The second quarter earnings season is upon us, meaning traders and investors are primed to take advantage of volatile moves in stocks.
There are many ways to trade a stock before and after it reports earnings. Traders looking to keep it simple can buy or sell a stock outright, or they can use options if they want to risk less capital or hedge themselves.
Many institutional traders use multi-faceted strategies that involve several different instruments when trading around an earnings report. Oftentimes this involves one vehicle for the main part of the trade and another to hedge. Among the most common hedging tools used by institutions are leveraged ETFs, which are built to deliver multiples (or inverse multiples) on a given index. Leveraged ETFs are popular as short-term trading instruments and, more tactically, as hedges due to their heightened risk-reward structure.
“They aren’t meant to be held for more than a few days at a time,” Sylvia Jablonski, managing director of leveraged ETF provider Direxion ETFs said. “Leveraged ETFs are trading tools that should be used as part of an active trading strategy.”
Over time, all leveraged ETFs will trend lower than their state objective because of the daily rebalancing required to maintain leveraged exposure. While traders can still rely on a short-term chart to provide some insight into a fund’s recent price trend, another way to measure a fund is to look at fund flow. The fund flow tool at ETF.com is a great resource for this.
A lot of inflows into or outflows out of a specific leveraged ETF may not tell us which way traders are leaning—since they could be using it as a hedging tool—but it can tell us that traders are confident in the fund’s ability to deliver on its short-term objective. It can also paint a picture of how traders are changing their strategies to react to macro news.

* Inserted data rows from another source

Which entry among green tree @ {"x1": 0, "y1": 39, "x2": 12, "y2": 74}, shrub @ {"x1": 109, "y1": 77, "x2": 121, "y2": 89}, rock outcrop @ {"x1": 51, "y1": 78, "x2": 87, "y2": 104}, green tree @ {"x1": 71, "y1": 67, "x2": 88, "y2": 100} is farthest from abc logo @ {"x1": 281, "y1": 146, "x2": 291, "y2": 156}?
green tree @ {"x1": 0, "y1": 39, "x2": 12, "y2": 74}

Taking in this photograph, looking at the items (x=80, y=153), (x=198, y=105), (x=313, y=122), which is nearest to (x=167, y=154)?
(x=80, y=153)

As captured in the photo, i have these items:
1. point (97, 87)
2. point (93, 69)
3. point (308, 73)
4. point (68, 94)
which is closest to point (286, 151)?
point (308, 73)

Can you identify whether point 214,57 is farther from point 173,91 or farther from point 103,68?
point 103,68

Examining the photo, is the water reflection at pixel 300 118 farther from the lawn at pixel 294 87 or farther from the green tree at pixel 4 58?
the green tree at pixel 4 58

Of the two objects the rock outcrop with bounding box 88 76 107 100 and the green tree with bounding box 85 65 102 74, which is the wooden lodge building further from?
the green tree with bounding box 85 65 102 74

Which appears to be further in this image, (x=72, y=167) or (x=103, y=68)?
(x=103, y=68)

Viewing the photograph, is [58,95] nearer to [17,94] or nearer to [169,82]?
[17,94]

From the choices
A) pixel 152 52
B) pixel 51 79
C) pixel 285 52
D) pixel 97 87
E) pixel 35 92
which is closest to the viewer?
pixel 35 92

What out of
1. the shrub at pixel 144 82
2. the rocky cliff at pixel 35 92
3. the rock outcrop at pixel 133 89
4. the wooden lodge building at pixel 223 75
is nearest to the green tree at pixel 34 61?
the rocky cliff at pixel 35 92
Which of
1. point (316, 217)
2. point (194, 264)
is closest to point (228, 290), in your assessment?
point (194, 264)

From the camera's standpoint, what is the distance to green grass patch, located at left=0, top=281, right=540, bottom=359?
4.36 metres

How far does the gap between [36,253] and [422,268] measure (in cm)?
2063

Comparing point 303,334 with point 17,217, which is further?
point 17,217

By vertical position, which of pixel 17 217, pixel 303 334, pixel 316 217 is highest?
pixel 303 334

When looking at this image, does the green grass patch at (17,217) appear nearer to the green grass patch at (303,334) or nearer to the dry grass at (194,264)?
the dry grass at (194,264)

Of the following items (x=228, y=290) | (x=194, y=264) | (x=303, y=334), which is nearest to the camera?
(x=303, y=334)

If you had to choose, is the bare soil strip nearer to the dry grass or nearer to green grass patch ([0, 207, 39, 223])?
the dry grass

For example, Jablonski noted that a pair of bullish funds, the Direxion Daily Energy Bull 3X Shares (NYSE: ERX) and Direxion Daily S&P Oil & Gas Exp. & Prod. Bull 3X Shares (NYSE: GUSH) rallied in April and May with the rise in oil prices. But when the trend reversed in June their bearish counterparts saw inflows as people flipped sides.
“When traders are coming in and buying the bull fund and the index trends for two days, and you see them selling out of it and you see the assets in the bear fund go up, it tells us people are using the products the way they hoped they would for short-term trading,” she said.
Jablonski added that, with technology and healthcare earnings on deck, funds like the Direxion Daily Technology Bull and Bear 3X Shares (NYSE: TECL) (NASDAQ: TECS) and Direxion Daily S&P Biotech Bull and Bear 3X Shares (NYSE: LABU) (NYSE: LABD) will likely see volatile flow and price activity.
Elsewhere, Jablonski noted that money has recently flown into leveraged emerging and developed market funds.
“I would think that emerging and developed would be awesome opportunities right now. We’re seeing those markets pullback on news lately, the biggest pullbacks we’ve seen in a while, but longer term the prospects of growth and economic recovery are probably pretty high in developed markets and emerging markets,” she said. “They’re certainly not overvalued.”